Although oral DPP-4 inhibitors are used to treat diabetes [37], intraperitoneal injection of vildagliptin did not lead to significant hypoglycemia in this study (data not shown). This is consistent with earlier findings that DPP-4 inhibitors do not increase hypoglycemia rates, even though they increase insulin secretion in a glucose-dependent manner [38]. In the presence of sepsis or septic lung injury, we encounter many patients who suffer from hyperglycemia due to increased insulin resistance [39]. The target range for blood glucose in these conditions is the subject of considerable debate, but the lower end of the blood glucose range is not recommended for critically ill adults [40]. There is also a significant relationship between acute glucose swings and activation of oxidative stress [41], which might lead to an increase in vascular endothelial cell injury and organ dysfunction. Vildagliptin has shown the ability to prevent pulmonary fibrosis and did not induce severe hypoglycemia in this study indicating it may be effective for systemic endotoxemic lung injury.

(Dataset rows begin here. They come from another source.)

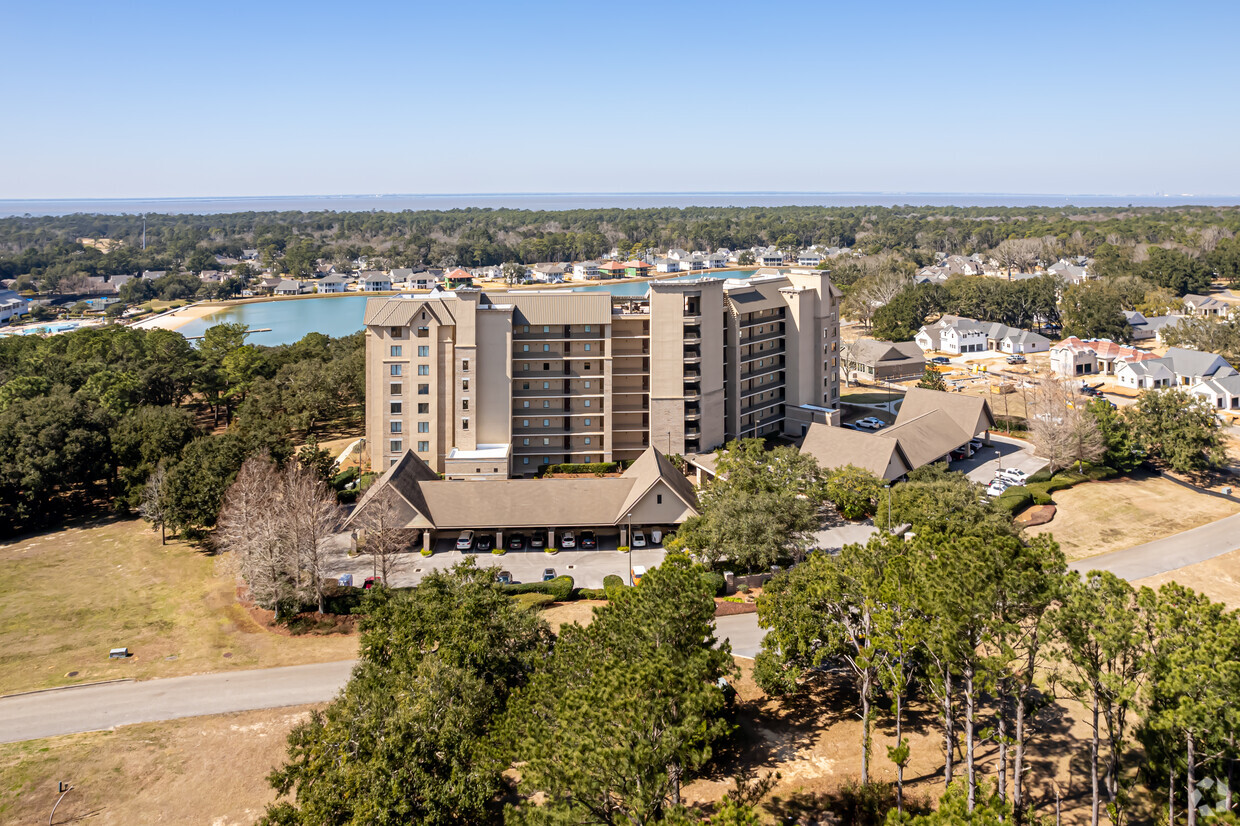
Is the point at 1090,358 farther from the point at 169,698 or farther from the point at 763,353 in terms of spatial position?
the point at 169,698

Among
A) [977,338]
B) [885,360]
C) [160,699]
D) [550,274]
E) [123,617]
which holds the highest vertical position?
[550,274]

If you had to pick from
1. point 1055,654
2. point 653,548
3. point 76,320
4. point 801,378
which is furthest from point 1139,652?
A: point 76,320

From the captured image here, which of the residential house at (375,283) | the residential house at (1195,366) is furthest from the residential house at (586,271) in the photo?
the residential house at (1195,366)

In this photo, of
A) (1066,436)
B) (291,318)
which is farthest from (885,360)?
(291,318)

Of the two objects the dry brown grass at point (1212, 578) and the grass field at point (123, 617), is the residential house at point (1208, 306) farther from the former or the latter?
the grass field at point (123, 617)

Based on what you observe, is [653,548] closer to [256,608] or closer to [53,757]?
[256,608]

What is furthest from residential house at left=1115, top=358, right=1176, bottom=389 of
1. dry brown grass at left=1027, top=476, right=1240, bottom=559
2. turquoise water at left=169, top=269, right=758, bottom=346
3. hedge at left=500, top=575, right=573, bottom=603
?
hedge at left=500, top=575, right=573, bottom=603
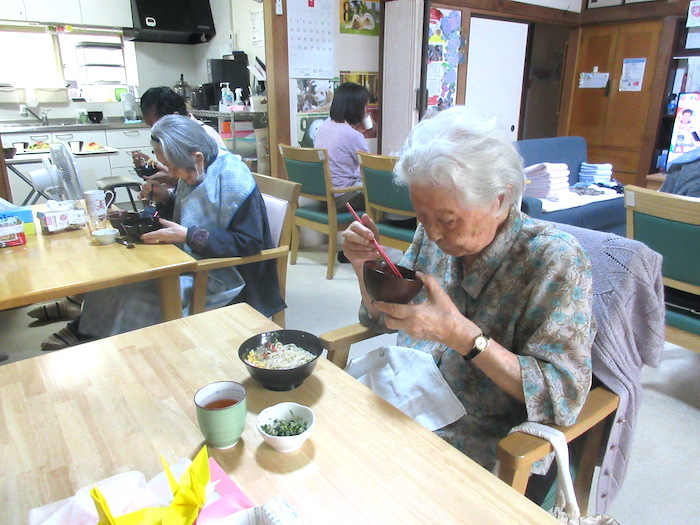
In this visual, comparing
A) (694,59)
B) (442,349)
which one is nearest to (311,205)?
(442,349)

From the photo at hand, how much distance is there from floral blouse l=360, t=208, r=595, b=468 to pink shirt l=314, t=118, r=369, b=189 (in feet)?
8.06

There are several limitations of this study that should be considered. First, we have not examined whether other DPP-4 inhibitors could be beneficial for inhibiting post-ALI pulmonary fibrosis in vivo. We chose vildagliptin for in vivo experiments since it is the only DPP-4 inhibitor which has previously been administered intraperitoneally to the best of our knowledge [42]. An intermittent LPS-injected model revealed prominent oral intake loss for the first ten days, and their oral intake amount was unstable. Therefore, drugs which require oral administration are less reliable for these experiments, driving our decision to use vildagliptin. Shi et al. did report different activities in endothelial cells among various DPP-4 inhibitors [43], indicating that additional studies should focus on other DPP-4 inhibitors to determine whether these molecules have unique drug-specific effects. Second, we have only established the efficacy of vildagliptin in a preventive protocol, but not in a therapeutic protocol. To determine whether this molecular approach may have therapeutic relevance, we will need to start delivering vildagliptin from 4 or 5 days after initial LPS administration.

Conclusions

The current study demonstrated that in a pulmonary fibrosis murine model after systemic endotoxemic injury, EndMT was observed in endothelial cells that overexpressed DPP-4. Vildagliptin might play a beneficial role in ameliorating pulmonary fibrosis by inhibiting EndMT even in the absence of GLP-1.